I write in response to Patrick McKay’s letter, “A load of hot air” (03/07 BSj).

One of the biggest misconceptions about climate change is that it results in rising temperatures in all regions of the world. Warming is an overall trend and not the basis for a region-by-region analysis. This is why climate change is the preferred academic term and not global warming.

Weather patterns are becoming more and more extreme, as evidenced by the increasing number of meteorological anomalies (if they can still be called that). It is unrealistic to cite individual examples of “some polar regions where the ice is actually spreading”, as the overall situation in the Arctic is clear from the many time-elapsed Nasa satellite images. The situation in Antarctica is more stable but there is increasing evidence that even this is changing. Attributing rising temperatures to solar activity is somewhat unrealistic given that solar activity has been on the wane since about 1985.

There is little doubt that human activity has become its own geological process, changing the surface of the planet faster than nature almost ever does. How is this not supposed to have an impact on the ecological processes that the composition of the atmosphere relies upon? An Imperial College study of satellite data between 1970 and 1997 of that part of the infrared spectrum trapped by CO2 found that the amount of radiation escaping back into space was decreasing, as was the case for the other greenhouse gases. This correlated positively with the overall global increases in temperature experienced over this period.

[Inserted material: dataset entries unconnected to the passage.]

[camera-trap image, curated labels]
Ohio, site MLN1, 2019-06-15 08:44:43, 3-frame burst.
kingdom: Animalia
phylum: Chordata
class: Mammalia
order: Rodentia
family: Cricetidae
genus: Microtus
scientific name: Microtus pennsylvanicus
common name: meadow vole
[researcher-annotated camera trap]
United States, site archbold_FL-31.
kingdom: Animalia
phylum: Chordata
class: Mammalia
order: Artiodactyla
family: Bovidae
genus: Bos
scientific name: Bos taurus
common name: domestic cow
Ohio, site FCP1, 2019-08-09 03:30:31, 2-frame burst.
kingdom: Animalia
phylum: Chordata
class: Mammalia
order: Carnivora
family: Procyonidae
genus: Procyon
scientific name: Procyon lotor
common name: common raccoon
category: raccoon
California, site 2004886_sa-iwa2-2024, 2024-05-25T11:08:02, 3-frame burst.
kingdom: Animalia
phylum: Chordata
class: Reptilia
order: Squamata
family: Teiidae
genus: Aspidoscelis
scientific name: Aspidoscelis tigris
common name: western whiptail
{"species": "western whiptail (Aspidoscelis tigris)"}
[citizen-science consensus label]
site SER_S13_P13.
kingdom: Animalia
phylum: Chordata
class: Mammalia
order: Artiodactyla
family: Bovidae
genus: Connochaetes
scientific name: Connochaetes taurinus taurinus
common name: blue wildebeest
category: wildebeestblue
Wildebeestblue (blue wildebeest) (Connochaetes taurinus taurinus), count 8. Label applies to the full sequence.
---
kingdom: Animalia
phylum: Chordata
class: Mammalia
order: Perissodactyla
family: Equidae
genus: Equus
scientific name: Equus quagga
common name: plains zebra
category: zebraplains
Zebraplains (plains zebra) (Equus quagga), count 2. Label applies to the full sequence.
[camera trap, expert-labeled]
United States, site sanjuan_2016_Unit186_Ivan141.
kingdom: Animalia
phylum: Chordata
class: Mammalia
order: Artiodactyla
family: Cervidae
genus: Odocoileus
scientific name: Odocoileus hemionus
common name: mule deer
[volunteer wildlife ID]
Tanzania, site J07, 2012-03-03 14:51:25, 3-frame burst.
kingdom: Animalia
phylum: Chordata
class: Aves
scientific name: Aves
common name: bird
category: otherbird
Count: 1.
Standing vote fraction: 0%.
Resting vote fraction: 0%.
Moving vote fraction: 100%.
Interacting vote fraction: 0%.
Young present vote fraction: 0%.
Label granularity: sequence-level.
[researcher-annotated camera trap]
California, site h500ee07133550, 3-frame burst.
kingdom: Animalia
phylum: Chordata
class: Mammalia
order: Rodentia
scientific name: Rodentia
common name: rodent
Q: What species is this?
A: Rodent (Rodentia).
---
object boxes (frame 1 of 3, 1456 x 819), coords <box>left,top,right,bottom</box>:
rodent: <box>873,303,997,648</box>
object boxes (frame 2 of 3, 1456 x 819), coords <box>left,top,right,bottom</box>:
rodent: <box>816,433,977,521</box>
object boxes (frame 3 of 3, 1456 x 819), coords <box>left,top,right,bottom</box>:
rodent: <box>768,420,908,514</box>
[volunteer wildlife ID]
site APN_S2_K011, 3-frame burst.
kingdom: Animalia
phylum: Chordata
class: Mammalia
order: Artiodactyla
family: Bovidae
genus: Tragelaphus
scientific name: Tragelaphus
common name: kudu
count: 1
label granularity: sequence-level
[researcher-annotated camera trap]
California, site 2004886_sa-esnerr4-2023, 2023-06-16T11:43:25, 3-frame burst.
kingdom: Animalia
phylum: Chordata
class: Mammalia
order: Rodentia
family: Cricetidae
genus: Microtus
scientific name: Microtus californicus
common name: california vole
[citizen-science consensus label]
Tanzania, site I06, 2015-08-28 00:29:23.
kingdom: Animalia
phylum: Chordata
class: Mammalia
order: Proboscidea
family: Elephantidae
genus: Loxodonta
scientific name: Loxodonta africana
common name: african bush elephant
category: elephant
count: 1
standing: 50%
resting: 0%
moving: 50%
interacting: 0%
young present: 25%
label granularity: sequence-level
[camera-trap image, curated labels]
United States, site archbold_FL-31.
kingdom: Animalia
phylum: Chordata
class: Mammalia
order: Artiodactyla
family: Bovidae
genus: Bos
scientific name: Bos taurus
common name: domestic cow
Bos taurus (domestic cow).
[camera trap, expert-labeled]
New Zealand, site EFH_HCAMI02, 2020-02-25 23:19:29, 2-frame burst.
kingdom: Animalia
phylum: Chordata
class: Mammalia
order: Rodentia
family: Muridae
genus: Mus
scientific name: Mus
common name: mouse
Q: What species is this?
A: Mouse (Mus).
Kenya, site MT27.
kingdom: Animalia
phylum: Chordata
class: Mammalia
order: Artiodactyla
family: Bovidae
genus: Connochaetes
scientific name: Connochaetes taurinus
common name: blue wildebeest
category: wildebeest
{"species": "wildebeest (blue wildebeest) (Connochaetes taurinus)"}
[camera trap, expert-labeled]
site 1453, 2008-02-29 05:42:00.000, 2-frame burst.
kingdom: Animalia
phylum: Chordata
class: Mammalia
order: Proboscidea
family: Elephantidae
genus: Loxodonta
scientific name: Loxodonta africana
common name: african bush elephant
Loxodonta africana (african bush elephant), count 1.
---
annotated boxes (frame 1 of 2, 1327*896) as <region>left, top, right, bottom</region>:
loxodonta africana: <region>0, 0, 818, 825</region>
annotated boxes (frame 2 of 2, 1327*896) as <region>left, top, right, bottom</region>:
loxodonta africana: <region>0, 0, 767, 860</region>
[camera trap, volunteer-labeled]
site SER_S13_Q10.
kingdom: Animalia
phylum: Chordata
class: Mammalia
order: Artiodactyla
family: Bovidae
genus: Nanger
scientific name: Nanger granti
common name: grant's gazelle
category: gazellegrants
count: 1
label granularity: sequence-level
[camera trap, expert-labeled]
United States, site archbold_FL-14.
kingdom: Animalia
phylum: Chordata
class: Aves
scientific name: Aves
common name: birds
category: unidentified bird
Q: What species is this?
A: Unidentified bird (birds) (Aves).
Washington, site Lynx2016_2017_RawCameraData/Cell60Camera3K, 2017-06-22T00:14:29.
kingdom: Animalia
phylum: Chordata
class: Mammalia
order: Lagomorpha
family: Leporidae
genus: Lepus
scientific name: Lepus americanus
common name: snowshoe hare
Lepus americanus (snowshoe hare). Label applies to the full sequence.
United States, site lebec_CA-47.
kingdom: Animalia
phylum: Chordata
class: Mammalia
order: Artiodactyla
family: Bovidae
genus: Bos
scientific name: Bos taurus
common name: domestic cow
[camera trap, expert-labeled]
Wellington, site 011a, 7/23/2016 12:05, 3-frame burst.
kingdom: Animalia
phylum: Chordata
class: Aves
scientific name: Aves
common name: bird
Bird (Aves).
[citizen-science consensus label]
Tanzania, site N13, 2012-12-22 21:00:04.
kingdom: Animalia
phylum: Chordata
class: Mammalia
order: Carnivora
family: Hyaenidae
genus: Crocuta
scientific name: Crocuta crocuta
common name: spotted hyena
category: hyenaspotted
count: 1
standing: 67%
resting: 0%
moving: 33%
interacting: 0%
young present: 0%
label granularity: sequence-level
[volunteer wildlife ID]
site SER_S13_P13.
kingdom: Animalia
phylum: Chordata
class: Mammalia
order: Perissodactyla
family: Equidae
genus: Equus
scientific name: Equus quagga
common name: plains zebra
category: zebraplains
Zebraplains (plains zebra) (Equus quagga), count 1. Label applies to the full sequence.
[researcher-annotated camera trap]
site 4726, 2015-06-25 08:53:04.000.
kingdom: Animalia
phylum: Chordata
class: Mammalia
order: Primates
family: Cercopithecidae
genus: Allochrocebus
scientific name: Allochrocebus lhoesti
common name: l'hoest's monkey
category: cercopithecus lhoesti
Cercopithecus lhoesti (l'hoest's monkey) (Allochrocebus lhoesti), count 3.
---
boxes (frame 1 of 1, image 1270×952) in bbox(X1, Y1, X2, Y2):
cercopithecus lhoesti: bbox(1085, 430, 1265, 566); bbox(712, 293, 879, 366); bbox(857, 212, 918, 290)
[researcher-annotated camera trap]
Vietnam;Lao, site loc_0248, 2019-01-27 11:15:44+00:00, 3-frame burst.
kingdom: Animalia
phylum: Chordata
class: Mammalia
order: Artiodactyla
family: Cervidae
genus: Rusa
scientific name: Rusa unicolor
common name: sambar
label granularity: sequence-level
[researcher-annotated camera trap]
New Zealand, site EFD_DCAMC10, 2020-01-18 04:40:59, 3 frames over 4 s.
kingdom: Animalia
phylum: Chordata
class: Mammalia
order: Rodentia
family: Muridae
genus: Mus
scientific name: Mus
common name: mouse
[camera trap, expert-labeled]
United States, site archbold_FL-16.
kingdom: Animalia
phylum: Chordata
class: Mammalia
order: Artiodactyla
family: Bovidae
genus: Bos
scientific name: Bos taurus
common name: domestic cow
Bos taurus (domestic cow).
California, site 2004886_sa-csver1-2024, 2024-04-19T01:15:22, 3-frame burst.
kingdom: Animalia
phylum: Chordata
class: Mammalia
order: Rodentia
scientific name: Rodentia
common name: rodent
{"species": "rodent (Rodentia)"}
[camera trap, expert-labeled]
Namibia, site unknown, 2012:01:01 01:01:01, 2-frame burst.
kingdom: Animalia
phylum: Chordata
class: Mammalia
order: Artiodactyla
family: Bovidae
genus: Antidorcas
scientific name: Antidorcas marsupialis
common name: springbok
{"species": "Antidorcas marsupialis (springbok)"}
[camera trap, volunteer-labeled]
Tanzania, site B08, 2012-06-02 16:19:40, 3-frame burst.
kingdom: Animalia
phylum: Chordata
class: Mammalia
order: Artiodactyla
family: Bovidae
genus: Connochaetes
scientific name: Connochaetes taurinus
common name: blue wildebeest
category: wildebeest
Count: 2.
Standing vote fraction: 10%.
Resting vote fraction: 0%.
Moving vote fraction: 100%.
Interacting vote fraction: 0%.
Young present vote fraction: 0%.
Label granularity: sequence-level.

While it is true that the Earth’s climate has fluctuated throughout history, nothing accounts for the soaring temperature rises of the past 150 years. Also, evidence from drilled ice cores suggests we should be experiencing an overall global cooling trend.

There will always be dissenting voices against the political and scientific consensus but is it really such a bad thing – even if you don’t accept the scientific evidence – that we are striving to improve energy efficiency and diversify energy sources? Everybody enjoys living in a cleaner environment. Those in the building services industry can do more about this than most.